State vaccine strategy does a 180. DeSantis says doses being reserved for second shots

In a reversal, Governor Ron DeSantis said Tuesday that the state is now withholding COVID-19 vaccines to ensure seniors and healthcare workers can get their second dose.
As hundreds of thousands of Floridians near the 28-day deadline this week to receive their second Moderna vaccine dose, DeSantis guaranteed there would be enough supply to meet demand.
"We're not going to distract second doses from seniors," said DeSantis. “Seniors want it. We will do it. If the implication is that you should pass these doses off to someone else, the FDA has not made it so mandated. "
The announcement, briefly mentioned during a press conference in Vero Beach, was in response to a statement by President Joe Biden's press secretary that Florida had used only half of the federal government's COVID-19 vaccines.
DeSantis was dismayed by the implication that the state was not delivering the doses quickly enough, and said Tuesday that it was holding supplies for second doses.
"We're going to have a second dose for seniors, and if the White House suggests we shouldn't, I think that's not a good suggestion," DeSantis said Tuesday.

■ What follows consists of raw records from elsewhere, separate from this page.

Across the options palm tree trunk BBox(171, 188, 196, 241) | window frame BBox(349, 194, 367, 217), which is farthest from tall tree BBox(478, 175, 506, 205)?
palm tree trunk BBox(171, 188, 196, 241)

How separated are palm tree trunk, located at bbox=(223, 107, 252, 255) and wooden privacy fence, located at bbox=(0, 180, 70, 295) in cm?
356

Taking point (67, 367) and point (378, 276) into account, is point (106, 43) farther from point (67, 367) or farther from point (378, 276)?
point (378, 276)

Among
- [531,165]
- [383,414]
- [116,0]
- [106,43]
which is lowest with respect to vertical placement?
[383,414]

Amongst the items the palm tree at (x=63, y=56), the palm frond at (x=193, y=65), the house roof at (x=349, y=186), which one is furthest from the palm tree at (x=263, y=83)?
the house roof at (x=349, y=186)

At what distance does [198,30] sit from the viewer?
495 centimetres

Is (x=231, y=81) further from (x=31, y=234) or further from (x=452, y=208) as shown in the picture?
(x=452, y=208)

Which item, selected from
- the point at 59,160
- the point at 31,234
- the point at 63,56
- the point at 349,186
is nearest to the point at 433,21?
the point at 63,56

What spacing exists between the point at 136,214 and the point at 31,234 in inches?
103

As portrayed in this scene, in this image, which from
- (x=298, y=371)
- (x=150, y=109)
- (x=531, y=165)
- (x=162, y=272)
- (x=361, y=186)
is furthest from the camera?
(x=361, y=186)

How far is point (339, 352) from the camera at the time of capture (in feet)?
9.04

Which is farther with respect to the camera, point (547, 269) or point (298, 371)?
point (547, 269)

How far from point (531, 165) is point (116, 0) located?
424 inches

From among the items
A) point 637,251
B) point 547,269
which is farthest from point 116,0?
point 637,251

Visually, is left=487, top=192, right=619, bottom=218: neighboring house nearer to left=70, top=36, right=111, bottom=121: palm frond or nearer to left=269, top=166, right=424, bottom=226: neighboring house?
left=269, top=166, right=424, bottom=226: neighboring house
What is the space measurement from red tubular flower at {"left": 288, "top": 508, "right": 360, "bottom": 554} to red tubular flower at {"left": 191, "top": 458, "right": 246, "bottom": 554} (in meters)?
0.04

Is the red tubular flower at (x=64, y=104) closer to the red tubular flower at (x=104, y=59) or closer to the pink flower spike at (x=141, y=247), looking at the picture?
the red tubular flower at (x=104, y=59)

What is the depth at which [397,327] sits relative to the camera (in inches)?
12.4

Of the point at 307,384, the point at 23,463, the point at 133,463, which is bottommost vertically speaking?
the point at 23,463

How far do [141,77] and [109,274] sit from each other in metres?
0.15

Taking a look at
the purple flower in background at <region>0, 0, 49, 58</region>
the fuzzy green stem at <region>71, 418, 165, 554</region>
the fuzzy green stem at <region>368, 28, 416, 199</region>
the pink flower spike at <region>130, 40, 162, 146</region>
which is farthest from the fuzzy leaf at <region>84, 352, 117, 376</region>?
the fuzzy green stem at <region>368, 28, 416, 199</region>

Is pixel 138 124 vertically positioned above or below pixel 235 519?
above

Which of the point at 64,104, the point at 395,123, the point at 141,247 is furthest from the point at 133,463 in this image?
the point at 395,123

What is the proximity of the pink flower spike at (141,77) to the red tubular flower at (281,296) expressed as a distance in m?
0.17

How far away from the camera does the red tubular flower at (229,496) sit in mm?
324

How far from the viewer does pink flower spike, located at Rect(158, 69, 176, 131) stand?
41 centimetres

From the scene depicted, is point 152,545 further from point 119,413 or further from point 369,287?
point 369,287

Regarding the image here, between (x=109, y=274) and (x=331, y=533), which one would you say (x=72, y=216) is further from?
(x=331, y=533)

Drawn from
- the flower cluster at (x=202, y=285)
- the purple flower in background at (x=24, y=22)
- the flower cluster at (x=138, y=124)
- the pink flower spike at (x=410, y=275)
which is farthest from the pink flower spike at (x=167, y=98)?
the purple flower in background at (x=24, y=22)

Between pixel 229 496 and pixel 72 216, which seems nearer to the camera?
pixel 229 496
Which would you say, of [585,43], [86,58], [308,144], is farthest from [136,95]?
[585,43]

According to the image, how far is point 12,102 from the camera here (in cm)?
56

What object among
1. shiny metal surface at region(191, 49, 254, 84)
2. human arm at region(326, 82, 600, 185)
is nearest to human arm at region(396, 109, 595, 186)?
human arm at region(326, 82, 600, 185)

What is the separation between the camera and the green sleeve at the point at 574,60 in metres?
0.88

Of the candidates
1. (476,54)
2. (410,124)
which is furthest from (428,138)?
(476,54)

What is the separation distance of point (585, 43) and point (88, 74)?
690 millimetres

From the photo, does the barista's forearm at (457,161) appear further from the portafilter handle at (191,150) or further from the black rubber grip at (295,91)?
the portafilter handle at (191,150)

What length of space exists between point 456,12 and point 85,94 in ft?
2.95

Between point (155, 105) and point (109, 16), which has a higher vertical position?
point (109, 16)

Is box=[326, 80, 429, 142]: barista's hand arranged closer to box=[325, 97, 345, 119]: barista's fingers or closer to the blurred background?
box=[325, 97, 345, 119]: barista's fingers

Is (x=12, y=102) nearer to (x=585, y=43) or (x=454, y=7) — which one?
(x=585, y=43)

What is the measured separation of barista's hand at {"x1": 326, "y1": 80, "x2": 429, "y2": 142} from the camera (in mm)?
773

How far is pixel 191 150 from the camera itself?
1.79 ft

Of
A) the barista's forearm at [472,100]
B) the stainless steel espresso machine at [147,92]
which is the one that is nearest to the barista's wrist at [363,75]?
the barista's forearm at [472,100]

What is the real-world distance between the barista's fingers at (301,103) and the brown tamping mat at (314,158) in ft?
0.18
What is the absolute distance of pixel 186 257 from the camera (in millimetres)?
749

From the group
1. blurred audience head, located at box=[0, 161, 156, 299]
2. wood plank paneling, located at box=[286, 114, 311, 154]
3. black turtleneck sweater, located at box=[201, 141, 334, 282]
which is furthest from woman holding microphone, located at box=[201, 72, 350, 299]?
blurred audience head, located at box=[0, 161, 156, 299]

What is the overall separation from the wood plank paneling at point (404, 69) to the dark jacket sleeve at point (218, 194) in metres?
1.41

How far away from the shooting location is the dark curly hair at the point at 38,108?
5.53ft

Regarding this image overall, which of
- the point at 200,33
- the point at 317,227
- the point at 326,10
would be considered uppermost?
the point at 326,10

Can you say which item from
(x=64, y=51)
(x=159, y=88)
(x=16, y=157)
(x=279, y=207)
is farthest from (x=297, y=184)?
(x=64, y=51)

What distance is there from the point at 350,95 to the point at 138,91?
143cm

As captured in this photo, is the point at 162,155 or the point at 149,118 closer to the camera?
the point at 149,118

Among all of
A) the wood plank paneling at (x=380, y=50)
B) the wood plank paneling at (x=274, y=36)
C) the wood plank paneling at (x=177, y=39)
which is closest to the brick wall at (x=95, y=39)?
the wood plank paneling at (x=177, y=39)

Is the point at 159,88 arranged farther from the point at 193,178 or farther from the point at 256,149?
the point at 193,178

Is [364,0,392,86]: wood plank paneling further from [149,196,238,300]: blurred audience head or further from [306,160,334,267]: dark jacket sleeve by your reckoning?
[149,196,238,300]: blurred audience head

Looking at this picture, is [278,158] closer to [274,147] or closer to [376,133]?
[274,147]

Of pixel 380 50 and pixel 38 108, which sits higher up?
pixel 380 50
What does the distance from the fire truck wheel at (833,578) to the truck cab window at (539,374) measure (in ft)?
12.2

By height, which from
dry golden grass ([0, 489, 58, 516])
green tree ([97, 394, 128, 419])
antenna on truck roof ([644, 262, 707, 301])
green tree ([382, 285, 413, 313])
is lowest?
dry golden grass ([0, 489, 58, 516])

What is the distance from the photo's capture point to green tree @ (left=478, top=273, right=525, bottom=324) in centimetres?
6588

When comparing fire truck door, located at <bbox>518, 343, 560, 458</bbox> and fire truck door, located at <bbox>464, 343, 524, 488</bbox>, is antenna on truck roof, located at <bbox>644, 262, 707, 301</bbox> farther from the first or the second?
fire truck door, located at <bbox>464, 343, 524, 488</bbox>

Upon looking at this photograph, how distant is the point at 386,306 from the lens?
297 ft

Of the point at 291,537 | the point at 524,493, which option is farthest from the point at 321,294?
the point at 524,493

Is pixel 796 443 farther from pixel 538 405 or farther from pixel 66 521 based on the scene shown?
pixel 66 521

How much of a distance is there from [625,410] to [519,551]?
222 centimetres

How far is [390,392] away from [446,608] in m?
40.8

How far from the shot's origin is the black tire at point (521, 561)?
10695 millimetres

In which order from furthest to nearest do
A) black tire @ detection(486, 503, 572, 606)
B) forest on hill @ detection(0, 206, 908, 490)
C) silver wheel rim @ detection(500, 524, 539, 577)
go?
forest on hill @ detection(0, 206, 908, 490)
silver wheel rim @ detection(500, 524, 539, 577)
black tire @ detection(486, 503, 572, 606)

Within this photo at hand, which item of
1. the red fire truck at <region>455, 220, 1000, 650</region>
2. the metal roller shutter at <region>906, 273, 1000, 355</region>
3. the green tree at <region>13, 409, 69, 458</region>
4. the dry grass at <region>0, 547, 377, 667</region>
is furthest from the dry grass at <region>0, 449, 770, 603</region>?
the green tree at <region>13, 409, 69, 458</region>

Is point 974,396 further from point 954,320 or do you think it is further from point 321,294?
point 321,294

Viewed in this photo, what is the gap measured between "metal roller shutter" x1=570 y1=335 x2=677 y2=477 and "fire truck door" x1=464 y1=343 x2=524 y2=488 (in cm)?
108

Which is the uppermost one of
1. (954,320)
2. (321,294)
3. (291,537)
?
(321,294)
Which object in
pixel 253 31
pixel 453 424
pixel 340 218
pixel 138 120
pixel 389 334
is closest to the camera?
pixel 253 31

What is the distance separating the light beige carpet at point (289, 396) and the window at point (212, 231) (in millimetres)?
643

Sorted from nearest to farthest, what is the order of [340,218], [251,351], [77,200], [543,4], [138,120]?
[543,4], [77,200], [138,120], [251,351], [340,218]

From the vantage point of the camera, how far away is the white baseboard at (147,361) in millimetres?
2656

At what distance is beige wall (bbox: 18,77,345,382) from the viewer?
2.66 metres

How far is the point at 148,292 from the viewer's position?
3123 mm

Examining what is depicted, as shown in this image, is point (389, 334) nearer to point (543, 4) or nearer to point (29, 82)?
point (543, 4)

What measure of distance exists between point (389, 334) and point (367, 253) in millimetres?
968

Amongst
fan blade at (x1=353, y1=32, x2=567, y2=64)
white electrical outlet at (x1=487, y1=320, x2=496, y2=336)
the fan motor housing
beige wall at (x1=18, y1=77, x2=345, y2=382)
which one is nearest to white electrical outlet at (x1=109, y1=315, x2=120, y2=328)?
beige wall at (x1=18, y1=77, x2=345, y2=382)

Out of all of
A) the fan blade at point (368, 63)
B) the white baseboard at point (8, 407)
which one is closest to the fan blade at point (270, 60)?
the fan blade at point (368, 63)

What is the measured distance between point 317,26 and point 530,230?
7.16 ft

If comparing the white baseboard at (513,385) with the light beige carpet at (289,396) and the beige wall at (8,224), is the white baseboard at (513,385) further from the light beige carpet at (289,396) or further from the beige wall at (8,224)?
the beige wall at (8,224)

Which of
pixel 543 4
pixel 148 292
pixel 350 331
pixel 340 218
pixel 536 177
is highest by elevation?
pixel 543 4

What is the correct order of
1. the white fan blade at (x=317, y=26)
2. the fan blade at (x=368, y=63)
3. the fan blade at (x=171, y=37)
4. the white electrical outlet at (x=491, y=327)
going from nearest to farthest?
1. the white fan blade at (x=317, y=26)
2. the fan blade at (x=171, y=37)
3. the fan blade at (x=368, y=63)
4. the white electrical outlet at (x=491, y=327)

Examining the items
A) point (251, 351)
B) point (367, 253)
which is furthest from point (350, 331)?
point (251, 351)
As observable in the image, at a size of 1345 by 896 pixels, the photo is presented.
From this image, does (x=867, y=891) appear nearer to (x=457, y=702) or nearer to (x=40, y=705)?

DeSantis said the state received 1.7 million "first doses" of the COVID-19 vaccine on Monday.
However, there is no difference between the first and second dose of the vaccine. Although the federal government controls how much the vaccine is distributed to each state, the state controls how much is distributed to hospitals and other providers that administer it. Since this information is not made public, only state officials know who is receiving which care and when.
Amid uncertainty about Florida's weekly federal government allotment, hospitals and other groups have been concerned that enough vaccines are available to ensure people can get their second booster shot. A second dose is deemed necessary to ensure the effectiveness of the COVID-19 vaccine.
So far, DeSantis and his government have mocked the idea of ​​keeping vaccines in the cold store to make sure there are enough second doses, and even threatened hospitals that didn't fire the shots in the arms fast enough.
"I understand the fear," Jared Moskowitz, director of emergency management for the Florida division, told Herald / Times earlier this month. "But if you have a commodity that is very limited and you send it anywhere and that commodity isn't used, would you keep sending the commodity there?"
He added, “The bottom line is to get the vaccine out there in the community. It will be our job to figure out how best to get it out. "
It wasn't clear how many people would not get their first dose as the state is distributing the vaccine to people who need their booster vaccinations.
DeSantis said second shots have already been sent to the places where people received their first doses.
"If you get a shot at Publix three weeks ago, the booster shot will be sent to you so that you have this appointment to do so," he said.
Herald / Times Tallahassee Bureau staff, Mary Ellen Klas and Ana Ceballos, contributed to this report.